1. An automated belt tensioning system, comprising:
a drive module comprising a drive pulley (117), which drives a driven pulley (116) by employing a belt (118) which travels between the drive pulley (117) and the driven pulley (116);

a tensioner pulley (101);

a metal shaft (103) comprising a first end (102) and a second end (105);

a pivot point (104), wherein the metal shaft (103) is rotatable in both a clockwise (203) and a counter-clockwise (204) direction with respect to the pivot point (104), said rotation of the metal shaft (103) controlling the tensioner pulley (101);

a cylinder (109) with a piston (106), wherein the cylinder (109) is a hydraulic cylinder or a pneumatic cylinder;

an actuating valve (112), wherein the cylinder (109) and the actuating valve (112) control the direction of rotation of the metal shaft (103) about the pivot point (104); and

at least two fluid flow points, including a first flow point (107) that is associated with a head end of the cylinder (109) and a second flow point (108) that is associated with a cap end of the cylinder (109), said fluid being hydraulic oil (hydraulic cylinder) or pressurized gas (pneumatic cylinder) from a source of pressurized gas (119), wherein:

the tensioner pulley (101) is associated with the first end (102) of the metal shaft and the piston (106) of the cylinder (109) is associated with the second end (105) of the metal shaft (103); and
the end of the cylinder (109) that is linearly opposite the end that is associated with the second end (105) of the metal shaft (103) is fixed with a fixing point (110) of a stand (111).
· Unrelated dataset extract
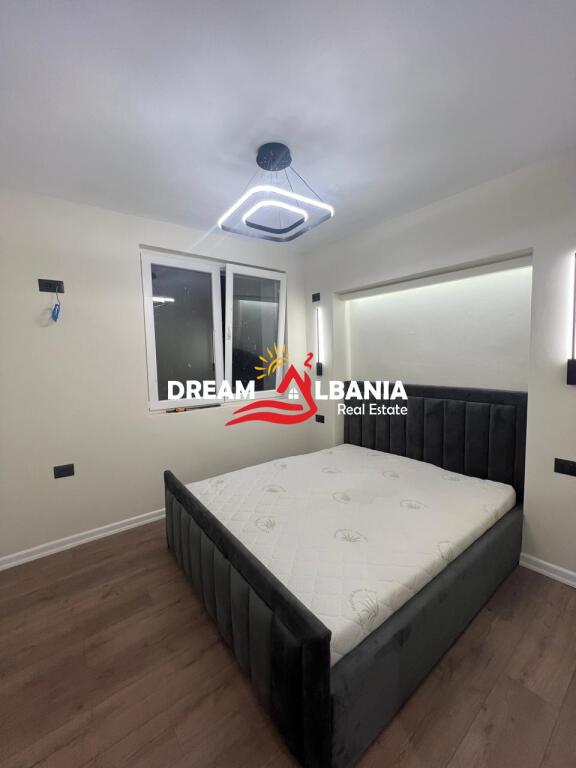 Appartamento 1+1 in vendita a Mozaiku (ID 4119435)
2. The automated belt tensioning system as claimed in claim 1, wherein the cylinder (109) is a double acting cylinder.

3. The automated belt tensioning system as claimed in claim 1, wherein the metal shaft (103) is made of any metal or metal alloy.
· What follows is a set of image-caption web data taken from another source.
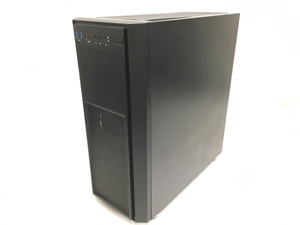 自作PC B660M Pro RS 12th Gen Intel Core i7-12700 16 GB HDD 1.0TB、SSD 1.0TB 中古 T7743310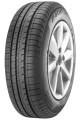 PIRELLI P400 Evo 205/55R16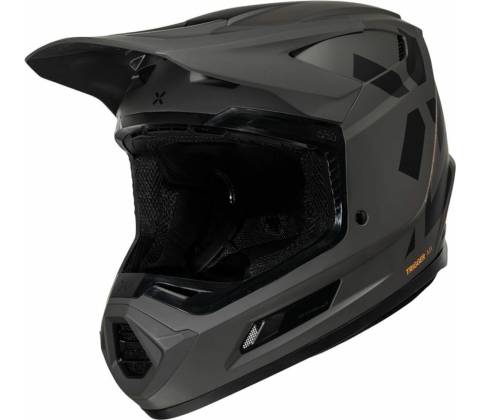 iXS TRIGGER MX 1.0 GRAPHIC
4. The automated belt tensioning system as claimed in claim 3, wherein the metal shaft (103) is made of stainless steel.

5. The automated belt tensioning system as claimed in claim 1, wherein the belt (118) is under a state of tension when the tensioner pulley (118) is in contact with the belt (118).

6. The automated belt tensioning system as claimed in claim 1, wherein the belt (118) is in a slackened state when the tensioner pulley (118) is not in contact with the belt (118).

7. The automated belt tensioning system as claimed in claim 1, wherein the pressurized gas is pressurized air.

8. An automated belt tensioning method, comprising the steps of:

a. maintaining a belt (118) in a slackened state, which comprises the steps of:

i. activating an actuating valve (112);

ii. flowing of fluid through the least resistance path via a first flow path (113) into a cap end of a cylinder (109) vide a second flow point (108;

iii. extension of a piston (106) which causes a metal shaft (103) to rotate in the clockwise (203) direction; and

iv. moving away of a tensioner pulley (101) from the belt (118); or

b. maintaining the belt (118) under a state of tension, which comprises the steps of:

i. activating the actuating valve (112) and operating a pressure regulatory unit (115);

ii. flowing of fluid through a second flow path (114) into a head end of the cylinder (109) via a first flow point (107);

iii. retraction of the piston (106) which causes the metal shaft (103) to rotate

in the counter-clockwise (204) direction; and

iv. coming into contact of the tensioner pulley(101) with the belt (118), wherein the cylinder (109) is a hydraulic cylinder and the fluid is hydraulic oil, or the cylinder (109) is a pneumatic cylinder and the fluid is pressurized gas from a source of pressurized gas (119).

9. The automated belt tensioning method as claimed in claim 8, wherein the hydraulic cylinder is a double acting cylinder.

10. The automated belt tensioning method as claimed in claim 8, wherein the metal shaft (103) is made of any metal or metal alloy.

11. The automated belt tensioning method as claimed in claim 10, wherein the metal shaft (103) is made of stainless steel.

12. The automated belt tensioning method as claimed in claim 8, wherein the pressurized gas is pressurized air.